Win-Win Agreements are tremendously liberating. But as the product of isolated
techniques, they won't hold up. Even if you set them up in the beginning, there is no way
to maintain them without personal integrity and relationship of trust.
A true Win-Win Agreement is the product of the paradigm, the character, and the
relationships out of which it grows. In this context, it defines and directs the
interdependent interaction of which it was created.
Win-win can only survive in an organization when the systems support it. If you talk
win-win but reward win-lose, you've got a losing program on your hands.
You basically get what you reward. If you want to achieve the goals and reflect the values
in your mission statement, then you need to align the reward system with these goals and
values. If it isn't aligned systematically, you won't be walking your talk. You'll be in the
situation of the manager I mentioned earlier who talked cooperation but practiced
competition by creating a "Race to Bermuda" contest.
I worked for several years with a very large real estate organization in the Middle West.
My first experience with this organization was at a large sales rally where over 800 sales
associates gathered for the annual reward program. It was a psych-up cheerleading
session, complete with high school bands and a great deal of frenzied screaming.
Out of the 800 people there, around 40 received awards for top performance, such as
"Most Sales," "Greatest Volume," "Highest Earned Commissions," and "Most Listings."
There was a lot of hoopla -excitement, cheering, applause -- around the presentation of
these awards. There was no doubt that those 40 people had won; but there was also the
underlying awareness that 760 people had lost.

=== PROVIDED DATA ===

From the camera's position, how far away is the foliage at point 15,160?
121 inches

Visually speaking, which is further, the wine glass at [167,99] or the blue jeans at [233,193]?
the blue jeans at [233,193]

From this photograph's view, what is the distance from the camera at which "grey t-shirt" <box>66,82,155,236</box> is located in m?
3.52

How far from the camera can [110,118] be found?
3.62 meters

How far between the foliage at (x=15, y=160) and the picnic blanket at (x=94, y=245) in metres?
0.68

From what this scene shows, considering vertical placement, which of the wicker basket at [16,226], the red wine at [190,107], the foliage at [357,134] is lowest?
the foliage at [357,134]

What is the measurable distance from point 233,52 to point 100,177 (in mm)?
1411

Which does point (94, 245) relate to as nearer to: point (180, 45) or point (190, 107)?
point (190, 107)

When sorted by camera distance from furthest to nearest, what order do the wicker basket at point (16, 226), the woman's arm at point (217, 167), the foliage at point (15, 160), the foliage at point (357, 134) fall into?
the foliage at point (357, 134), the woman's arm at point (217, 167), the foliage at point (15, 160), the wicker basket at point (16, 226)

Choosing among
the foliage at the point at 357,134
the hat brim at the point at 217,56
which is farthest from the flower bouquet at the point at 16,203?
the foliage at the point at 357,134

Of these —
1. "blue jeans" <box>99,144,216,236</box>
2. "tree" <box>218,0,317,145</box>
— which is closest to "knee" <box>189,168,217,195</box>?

=== TASK TO COMPLETE ===
Resume the passage above about win-win agreements and reward systems, picking up right after its final sentence.

=== RESPONSE ===
We immediately began educational and organizational development work to align the
systems and structures of the organization toward the win-win paradigm. We involved
people at a grass-roots level to develop the kinds of systems that would motivate them.
We also encouraged them to cooperate and synergize with each other so that as many as
possible could achieve the desired results of their individually tailored performance
agreements.
At the next rally one year later, there were over 1,000 sales associates present, and about
800 of them received awards. There were a few individual winners based on
comparisons, but the program primarily focused on people achieving self-selected
performance objectives and on groups achieving team objectives. There was no need to
bring in the high school bands to artificially contrive the fanfare, the cheerleading, and
the psych up. There was tremendous natural interest and excitement because people
could share in each others' happiness, and teams of sales associates could experience
rewards together, including a vacation trip for the entire office.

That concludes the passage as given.